■ Task prompt
Your answer should be the full set of entries, given again without alteration.

Input data START

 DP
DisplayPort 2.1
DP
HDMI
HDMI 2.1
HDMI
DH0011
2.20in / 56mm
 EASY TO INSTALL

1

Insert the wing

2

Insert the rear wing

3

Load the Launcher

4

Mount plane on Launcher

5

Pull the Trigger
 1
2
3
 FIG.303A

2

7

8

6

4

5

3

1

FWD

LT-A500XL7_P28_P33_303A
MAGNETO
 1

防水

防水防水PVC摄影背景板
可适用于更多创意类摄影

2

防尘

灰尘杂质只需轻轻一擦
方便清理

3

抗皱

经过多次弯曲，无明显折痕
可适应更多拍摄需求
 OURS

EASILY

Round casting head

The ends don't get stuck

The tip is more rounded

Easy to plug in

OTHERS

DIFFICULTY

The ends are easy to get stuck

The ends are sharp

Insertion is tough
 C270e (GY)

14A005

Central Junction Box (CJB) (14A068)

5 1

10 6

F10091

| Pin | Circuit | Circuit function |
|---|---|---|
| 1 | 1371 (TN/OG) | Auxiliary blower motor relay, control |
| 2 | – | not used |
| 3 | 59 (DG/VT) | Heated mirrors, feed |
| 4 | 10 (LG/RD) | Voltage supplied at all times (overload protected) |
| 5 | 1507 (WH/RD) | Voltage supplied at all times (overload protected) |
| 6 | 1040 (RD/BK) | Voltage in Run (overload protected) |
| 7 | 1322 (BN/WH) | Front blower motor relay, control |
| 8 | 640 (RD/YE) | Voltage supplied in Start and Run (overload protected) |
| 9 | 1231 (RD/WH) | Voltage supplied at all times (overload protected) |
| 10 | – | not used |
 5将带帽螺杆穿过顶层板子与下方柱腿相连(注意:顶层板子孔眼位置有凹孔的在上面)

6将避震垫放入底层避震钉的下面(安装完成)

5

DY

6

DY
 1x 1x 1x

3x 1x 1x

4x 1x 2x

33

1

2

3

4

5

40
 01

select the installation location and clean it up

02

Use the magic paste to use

Input data END

■ Exercise output
 DP
DisplayPort 2.1
DP
HDMI
HDMI 2.1
HDMI
DH0011
2.20in / 56mm
 EASY TO INSTALL

1

Insert the wing

2

Insert the rear wing

3

Load the Launcher

4

Mount plane on Launcher

5

Pull the Trigger
 1
2
3
 FIG.303A

2

7

8

6

4

5

3

1

FWD

LT-A500XL7_P28_P33_303A
MAGNETO
 1

防水

防水防水PVC摄影背景板
可适用于更多创意类摄影

2

防尘

灰尘杂质只需轻轻一擦
方便清理

3

抗皱

经过多次弯曲，无明显折痕
可适应更多拍摄需求
 OURS

EASILY

Round casting head

The ends don't get stuck

The tip is more rounded

Easy to plug in

OTHERS

DIFFICULTY

The ends are easy to get stuck

The ends are sharp

Insertion is tough
 C270e (GY)

14A005

Central Junction Box (CJB) (14A068)

5 1

10 6

F10091

| Pin | Circuit | Circuit function |
|---|---|---|
| 1 | 1371 (TN/OG) | Auxiliary blower motor relay, control |
| 2 | – | not used |
| 3 | 59 (DG/VT) | Heated mirrors, feed |
| 4 | 10 (LG/RD) | Voltage supplied at all times (overload protected) |
| 5 | 1507 (WH/RD) | Voltage supplied at all times (overload protected) |
| 6 | 1040 (RD/BK) | Voltage in Run (overload protected) |
| 7 | 1322 (BN/WH) | Front blower motor relay, control |
| 8 | 640 (RD/YE) | Voltage supplied in Start and Run (overload protected) |
| 9 | 1231 (RD/WH) | Voltage supplied at all times (overload protected) |
| 10 | – | not used |
 5将带帽螺杆穿过顶层板子与下方柱腿相连(注意:顶层板子孔眼位置有凹孔的在上面)

6将避震垫放入底层避震钉的下面(安装完成)

5

DY

6

DY
 1x 1x 1x

3x 1x 1x

4x 1x 2x

33

1

2

3

4

5

40
 01

select the installation location and clean it up

02

Use the magic paste to use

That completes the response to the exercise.